REG SCORE: 94
I am a CPA candidate who is (uniquely?) entering the litigation/financial advisory service line; I am not a tax specialist.
The studying approach detailed below was done in combo with a BECKER CPA PREP, but is easily adaptable to other prep courses.
This exam was daunting, especially with respect to the taxation of corporations, partnerships and estates/trusts.
TAYNE's STUDY PLAN:
Divide each lecture (i.e. R1, R2, R3…) across 3 days:
Day 1: Follow along with the lecture; take notes; actually pay attention (it's hard, but pays dividends – pun).
Day 2: Go through the reading again, TAKING NOTES ON PAPER ALONGSIDE –> Your goal is to CONDENSE a section (r1 as example) from 60 pages into 7-11 sheets of hand written concepts that you will be able to use as your personal Regulation Bible.
Day 3: Study YOUR handmade notes. Study them like you're about to be tested on them. Then flip them over, but keep them by your side. Spend the remaining time crushing practice problems section by section. (Like study your notes on personal exemptions, do problems, then study notes on gross income, do the problems).
This third step is crucial to you being able to review efficiently; as you get questions wrong, read the explanation and flip over your notes and identify the gap where that concept could have been clearer, more detailed, or present if missing entirely from the handmade notes. Make the new note in a different color or in a different handwriting (any difference will work) so when you review again you're aware of the fact that this is a supplementary/corrective note based on feedback you've received.
repeat 8 times = 24 days for REG (using Becker).
24 days… inefficient?
NO – it is THOROUGH, but not inefficient; Here's why:
Your review process will now take only 6 days if you spend 2 days on the 2 practice finals and the other 4 days doing progress tests and SIMULATIONS (DO THE SIMS I CANNOT STRESS THIS ENOUGH).
Now, the 24 days of thorough review have shortened the suggested 2.5 week review period into a 6 day process, leaving a CUSHION of 3 days (calculated below)
typical prep = 1 day lecture + 1 day MC/sims = 16 days ‘learning'
typical review= 2.5 weeks = 17.5 days reviewing
TOTAL= 33.5 DAYS
(30.0) days in my revised approach
= 3.5 days of extra time.
3.5 extra days?

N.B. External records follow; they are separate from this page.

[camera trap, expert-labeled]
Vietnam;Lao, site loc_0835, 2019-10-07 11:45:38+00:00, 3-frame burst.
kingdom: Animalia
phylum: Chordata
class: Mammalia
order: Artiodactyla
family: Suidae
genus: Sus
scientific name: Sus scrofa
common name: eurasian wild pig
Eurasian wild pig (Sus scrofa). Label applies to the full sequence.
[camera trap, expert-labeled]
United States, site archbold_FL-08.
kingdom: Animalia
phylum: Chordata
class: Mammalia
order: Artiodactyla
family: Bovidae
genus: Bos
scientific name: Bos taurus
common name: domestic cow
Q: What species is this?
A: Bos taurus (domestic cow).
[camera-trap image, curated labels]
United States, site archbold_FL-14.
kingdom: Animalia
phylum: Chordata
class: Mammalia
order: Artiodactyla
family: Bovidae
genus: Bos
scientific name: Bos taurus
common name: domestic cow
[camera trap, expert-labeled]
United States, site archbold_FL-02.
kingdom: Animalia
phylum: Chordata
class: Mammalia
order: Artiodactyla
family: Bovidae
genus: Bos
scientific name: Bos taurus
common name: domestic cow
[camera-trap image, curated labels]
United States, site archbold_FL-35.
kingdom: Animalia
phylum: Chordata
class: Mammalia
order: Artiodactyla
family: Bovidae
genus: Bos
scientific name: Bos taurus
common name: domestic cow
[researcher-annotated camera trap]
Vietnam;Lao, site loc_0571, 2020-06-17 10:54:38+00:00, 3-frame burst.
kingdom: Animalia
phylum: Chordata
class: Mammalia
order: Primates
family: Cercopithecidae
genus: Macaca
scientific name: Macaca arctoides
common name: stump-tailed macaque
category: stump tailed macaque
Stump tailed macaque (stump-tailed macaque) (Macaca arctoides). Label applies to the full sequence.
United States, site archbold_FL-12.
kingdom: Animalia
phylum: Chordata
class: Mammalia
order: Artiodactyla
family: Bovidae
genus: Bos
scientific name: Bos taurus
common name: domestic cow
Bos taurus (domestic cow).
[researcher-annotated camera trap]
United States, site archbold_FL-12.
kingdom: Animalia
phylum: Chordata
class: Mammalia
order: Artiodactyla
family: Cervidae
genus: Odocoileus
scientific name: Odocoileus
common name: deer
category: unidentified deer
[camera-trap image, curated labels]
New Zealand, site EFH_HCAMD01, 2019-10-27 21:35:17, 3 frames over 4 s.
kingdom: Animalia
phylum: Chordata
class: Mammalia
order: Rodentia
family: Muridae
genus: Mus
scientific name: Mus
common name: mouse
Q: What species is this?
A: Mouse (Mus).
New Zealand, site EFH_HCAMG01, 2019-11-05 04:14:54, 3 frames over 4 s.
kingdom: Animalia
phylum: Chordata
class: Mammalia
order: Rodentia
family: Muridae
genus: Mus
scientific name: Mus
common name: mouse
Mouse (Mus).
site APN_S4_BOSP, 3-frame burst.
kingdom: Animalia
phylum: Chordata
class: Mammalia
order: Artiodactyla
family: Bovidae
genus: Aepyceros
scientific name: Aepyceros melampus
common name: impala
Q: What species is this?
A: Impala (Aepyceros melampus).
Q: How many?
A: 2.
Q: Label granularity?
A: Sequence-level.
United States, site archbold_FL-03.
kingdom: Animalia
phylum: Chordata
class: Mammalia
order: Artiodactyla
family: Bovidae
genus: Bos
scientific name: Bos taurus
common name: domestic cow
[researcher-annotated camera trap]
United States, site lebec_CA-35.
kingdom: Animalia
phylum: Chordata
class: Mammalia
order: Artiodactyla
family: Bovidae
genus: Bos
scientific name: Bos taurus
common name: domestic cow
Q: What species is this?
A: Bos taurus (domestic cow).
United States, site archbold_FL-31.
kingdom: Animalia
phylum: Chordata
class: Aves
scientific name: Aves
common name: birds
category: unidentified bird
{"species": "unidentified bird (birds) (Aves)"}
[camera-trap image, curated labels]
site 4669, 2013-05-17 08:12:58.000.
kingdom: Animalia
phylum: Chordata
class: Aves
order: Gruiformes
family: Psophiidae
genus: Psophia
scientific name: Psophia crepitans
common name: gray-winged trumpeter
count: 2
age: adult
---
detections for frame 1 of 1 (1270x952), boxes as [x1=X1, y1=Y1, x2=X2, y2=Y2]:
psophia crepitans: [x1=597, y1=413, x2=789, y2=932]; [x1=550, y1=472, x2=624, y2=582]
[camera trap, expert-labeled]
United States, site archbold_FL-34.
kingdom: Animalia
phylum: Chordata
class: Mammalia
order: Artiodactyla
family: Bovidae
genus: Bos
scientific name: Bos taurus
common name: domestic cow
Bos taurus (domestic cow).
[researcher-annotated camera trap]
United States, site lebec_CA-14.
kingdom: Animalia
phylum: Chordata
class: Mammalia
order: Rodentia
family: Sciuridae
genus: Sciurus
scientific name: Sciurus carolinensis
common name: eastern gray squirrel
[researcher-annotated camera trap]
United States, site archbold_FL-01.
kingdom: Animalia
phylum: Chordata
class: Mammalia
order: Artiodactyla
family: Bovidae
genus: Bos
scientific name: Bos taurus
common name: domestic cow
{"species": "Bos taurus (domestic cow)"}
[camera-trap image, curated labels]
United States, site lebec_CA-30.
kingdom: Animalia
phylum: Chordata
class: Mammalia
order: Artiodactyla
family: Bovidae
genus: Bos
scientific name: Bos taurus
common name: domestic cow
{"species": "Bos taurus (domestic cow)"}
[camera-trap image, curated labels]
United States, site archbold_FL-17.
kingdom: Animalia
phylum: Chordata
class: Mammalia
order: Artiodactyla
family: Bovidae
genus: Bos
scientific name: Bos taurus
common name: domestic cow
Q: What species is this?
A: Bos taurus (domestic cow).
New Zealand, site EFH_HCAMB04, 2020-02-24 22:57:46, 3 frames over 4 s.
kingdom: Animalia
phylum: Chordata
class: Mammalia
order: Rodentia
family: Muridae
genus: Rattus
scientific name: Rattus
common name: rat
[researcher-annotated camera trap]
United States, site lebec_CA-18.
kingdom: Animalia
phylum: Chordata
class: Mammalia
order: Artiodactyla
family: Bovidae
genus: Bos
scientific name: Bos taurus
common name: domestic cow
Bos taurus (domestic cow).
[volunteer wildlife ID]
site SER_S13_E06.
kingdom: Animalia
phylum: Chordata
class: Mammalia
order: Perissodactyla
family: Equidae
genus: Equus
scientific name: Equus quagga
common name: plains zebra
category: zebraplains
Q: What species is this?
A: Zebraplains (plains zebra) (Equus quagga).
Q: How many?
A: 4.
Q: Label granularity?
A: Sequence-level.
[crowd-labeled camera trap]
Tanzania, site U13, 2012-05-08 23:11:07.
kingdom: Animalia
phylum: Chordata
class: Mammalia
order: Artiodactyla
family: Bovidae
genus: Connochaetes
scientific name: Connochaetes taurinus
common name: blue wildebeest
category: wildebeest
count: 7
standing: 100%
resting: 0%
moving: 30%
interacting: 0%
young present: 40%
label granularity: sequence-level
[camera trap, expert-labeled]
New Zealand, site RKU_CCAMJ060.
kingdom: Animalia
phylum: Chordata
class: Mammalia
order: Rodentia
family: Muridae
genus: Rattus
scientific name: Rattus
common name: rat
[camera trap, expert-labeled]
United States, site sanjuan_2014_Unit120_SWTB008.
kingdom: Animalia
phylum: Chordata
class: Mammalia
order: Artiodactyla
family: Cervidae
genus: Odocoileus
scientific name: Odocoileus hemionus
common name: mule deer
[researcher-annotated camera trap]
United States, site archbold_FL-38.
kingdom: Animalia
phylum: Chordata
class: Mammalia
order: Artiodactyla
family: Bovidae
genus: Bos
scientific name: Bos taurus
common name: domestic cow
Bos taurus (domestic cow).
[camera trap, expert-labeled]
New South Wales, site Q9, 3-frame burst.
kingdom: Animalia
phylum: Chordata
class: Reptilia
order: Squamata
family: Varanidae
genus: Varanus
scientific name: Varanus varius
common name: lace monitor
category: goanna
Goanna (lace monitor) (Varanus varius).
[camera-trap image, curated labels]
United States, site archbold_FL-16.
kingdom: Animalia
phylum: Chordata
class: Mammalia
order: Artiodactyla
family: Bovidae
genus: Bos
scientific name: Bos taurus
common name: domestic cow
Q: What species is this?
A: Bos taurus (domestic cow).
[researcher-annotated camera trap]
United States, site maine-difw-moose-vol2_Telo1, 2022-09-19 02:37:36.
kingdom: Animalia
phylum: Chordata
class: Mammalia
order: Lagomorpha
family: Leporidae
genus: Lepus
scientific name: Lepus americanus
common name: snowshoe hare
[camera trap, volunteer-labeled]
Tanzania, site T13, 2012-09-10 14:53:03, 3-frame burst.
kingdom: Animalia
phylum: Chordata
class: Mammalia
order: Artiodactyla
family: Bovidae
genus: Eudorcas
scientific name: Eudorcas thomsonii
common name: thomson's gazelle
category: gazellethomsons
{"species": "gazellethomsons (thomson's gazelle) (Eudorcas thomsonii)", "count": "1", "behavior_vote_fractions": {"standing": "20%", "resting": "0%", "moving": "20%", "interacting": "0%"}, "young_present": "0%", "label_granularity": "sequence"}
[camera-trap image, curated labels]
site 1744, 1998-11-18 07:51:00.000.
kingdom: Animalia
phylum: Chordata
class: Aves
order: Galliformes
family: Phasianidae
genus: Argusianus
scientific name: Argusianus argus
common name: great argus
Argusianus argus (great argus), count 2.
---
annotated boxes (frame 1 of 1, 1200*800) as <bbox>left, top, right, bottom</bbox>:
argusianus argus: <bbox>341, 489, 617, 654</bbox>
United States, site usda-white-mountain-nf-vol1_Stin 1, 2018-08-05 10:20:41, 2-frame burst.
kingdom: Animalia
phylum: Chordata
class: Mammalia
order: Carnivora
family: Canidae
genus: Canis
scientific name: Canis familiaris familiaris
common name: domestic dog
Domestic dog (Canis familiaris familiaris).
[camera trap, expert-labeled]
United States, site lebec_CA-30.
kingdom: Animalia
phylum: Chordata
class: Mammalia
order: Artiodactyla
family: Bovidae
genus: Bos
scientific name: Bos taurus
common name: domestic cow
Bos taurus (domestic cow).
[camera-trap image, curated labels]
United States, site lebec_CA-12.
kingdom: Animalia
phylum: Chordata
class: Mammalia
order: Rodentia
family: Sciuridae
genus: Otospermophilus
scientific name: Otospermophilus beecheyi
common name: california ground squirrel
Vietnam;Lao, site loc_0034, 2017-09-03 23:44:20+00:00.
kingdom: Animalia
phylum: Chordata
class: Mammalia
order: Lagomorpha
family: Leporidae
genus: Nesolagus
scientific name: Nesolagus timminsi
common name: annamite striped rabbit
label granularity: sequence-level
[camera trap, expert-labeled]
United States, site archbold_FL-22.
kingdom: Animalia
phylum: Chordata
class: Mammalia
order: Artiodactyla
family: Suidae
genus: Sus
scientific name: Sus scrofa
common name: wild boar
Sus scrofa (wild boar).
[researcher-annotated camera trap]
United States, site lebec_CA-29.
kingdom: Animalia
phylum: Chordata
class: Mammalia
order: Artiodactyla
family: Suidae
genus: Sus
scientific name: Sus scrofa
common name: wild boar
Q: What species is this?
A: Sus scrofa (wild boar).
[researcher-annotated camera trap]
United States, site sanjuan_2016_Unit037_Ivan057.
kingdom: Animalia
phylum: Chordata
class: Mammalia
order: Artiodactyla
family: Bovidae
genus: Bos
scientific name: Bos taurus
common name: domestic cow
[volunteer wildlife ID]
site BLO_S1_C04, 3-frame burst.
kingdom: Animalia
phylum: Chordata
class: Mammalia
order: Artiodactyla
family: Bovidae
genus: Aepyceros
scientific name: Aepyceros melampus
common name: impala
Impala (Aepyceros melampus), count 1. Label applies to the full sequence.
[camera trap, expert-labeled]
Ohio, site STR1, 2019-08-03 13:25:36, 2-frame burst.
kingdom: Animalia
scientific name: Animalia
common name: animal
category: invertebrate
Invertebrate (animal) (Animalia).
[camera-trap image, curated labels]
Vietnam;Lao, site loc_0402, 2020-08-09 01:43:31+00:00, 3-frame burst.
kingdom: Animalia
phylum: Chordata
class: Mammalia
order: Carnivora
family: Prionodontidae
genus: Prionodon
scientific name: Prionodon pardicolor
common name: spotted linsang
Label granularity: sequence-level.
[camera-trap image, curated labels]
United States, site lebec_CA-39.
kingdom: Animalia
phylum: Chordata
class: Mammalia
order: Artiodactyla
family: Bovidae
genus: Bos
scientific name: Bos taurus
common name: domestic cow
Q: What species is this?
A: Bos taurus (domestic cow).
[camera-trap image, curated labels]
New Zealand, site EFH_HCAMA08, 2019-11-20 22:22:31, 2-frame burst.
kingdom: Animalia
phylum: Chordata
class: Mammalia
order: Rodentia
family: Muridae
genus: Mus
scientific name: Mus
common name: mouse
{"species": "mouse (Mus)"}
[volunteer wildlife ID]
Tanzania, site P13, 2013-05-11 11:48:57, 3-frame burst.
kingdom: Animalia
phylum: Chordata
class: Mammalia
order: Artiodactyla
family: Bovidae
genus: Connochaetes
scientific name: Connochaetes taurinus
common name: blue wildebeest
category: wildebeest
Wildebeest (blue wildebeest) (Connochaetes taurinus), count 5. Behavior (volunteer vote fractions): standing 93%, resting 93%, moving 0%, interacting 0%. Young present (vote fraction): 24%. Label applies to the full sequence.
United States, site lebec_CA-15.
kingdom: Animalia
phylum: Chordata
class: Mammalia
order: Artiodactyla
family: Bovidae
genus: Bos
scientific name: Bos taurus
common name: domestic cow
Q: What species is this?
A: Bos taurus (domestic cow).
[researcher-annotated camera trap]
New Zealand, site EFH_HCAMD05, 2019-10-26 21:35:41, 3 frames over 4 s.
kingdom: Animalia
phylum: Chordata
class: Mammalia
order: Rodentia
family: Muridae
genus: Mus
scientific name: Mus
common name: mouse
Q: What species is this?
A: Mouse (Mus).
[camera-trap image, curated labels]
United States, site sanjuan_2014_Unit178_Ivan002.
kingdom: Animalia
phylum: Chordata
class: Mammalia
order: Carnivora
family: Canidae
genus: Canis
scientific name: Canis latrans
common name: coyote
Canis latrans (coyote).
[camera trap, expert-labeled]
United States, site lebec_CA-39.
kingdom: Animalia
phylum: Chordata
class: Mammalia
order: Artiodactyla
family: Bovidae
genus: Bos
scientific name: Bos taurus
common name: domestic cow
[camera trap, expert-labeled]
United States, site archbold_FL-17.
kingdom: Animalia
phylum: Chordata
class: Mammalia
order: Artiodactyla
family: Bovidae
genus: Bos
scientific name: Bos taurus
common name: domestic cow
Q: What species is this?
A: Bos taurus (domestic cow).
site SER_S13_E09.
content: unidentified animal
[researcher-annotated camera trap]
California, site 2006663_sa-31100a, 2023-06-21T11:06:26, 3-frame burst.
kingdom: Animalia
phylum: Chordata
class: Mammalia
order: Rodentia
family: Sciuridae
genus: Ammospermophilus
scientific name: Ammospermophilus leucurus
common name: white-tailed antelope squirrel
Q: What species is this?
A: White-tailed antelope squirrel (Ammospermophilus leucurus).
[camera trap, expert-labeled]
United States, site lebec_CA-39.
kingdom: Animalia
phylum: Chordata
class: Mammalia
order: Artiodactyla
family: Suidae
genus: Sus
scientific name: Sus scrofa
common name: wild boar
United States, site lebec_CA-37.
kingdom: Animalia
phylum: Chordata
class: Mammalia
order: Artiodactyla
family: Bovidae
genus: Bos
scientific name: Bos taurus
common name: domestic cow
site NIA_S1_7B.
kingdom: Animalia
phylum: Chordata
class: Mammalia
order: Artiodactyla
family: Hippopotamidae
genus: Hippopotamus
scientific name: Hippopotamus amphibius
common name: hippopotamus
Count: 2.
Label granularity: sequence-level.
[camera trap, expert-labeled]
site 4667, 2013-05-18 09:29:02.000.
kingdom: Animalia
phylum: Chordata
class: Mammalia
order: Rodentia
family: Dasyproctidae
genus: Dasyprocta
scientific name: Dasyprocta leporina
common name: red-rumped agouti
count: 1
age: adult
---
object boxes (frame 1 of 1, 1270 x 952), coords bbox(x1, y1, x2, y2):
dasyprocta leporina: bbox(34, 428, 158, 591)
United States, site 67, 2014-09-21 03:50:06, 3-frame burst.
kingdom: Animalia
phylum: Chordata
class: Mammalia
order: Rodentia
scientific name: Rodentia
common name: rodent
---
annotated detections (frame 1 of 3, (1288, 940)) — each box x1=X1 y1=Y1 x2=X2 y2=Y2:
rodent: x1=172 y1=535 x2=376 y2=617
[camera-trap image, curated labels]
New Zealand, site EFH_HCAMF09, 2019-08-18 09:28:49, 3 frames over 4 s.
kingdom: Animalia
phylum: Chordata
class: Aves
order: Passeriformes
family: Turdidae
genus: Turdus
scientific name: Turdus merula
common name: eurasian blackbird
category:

So what?
Using this approach, you're constantly identifying weaknesses AS YOU PROGRESS, meaning that your review process is ACTUALLY a review, rather than a re-learning, ‘oh s***t I dont know what DNI is'phase of stress-building, time consuming study behavior. Additionally, this prevents students (by design) from focusing too much on the answers to MC problems and more time actually learning the concepts, which is so clutch when you're thrown a curve ball.
If you have failed already and need a new approach, try this out. If you're worried about failing and you have a full 30 day period to study, try this out.